Een van de belangrijkste rebellengroepen zijn de in de jaren 90 in Uganda opgerichte islamistische Allied Democratic Forces (ADF). Zij vechten onder een zwarte vlag die sterke gelijkenissen vertoont met die van hun ideologische evenknieën al-Shabaab in Somalië en Islamitische Staat. Puur religieus zijn de motieven van de ADF overigens niet: er lopen, zoals bijna altijd, allerlei belangen door elkaar. Wil de aanpak van ebola echt effectief zijn, dan moeten groepen als de ADF ingedamd worden.
In feite is ebola hiermee een uiterst pervers oorlogswapen in handen van groepen als de ADF geworden, zoals honger dat is in Jemen. Gewone burgers die zich op een slechte dag ziek voelen, zijn er het slachtoffer van. De daders gaan maar al te vaak vrijuit. Het is oorlog op z’n smerigst.

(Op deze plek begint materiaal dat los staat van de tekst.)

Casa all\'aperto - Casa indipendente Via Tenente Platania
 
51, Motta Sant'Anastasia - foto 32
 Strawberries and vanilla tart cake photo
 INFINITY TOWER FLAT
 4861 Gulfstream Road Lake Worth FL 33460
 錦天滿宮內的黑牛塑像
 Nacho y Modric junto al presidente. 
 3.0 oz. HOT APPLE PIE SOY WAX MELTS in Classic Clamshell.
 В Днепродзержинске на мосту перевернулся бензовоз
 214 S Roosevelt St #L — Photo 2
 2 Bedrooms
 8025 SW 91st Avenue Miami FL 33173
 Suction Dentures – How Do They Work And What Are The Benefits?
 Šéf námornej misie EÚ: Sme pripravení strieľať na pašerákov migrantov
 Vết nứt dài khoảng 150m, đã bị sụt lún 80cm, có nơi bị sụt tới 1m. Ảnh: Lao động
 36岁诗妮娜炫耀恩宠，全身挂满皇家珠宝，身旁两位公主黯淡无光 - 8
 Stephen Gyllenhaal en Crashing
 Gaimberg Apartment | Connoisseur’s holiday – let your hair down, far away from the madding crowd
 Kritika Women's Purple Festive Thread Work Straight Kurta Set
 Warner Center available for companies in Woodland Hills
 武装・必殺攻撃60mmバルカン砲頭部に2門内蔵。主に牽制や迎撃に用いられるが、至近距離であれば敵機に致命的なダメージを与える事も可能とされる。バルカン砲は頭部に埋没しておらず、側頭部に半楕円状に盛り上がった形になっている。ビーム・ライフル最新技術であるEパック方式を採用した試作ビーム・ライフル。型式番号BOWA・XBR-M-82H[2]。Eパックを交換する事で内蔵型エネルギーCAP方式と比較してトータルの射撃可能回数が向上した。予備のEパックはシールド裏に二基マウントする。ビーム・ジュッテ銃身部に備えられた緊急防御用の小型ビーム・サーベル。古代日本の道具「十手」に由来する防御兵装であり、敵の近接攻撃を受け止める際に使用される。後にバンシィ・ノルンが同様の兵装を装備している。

Het feit dat het Cambodjatribunaal hoge leiders van de Rode Khmer (1975-1979) jaren na dato, en op hoge leeftijd, deze week alsnog veroordeelde voor genocide, is in dat licht niet zonder betekenis. Het is de brutaliteit van de macht die alsnog gebroken wordt. Het is vurig te hopen dat het ook sneller kan: in Congo en in Jemen en overal waar het recht vertrapt wordt.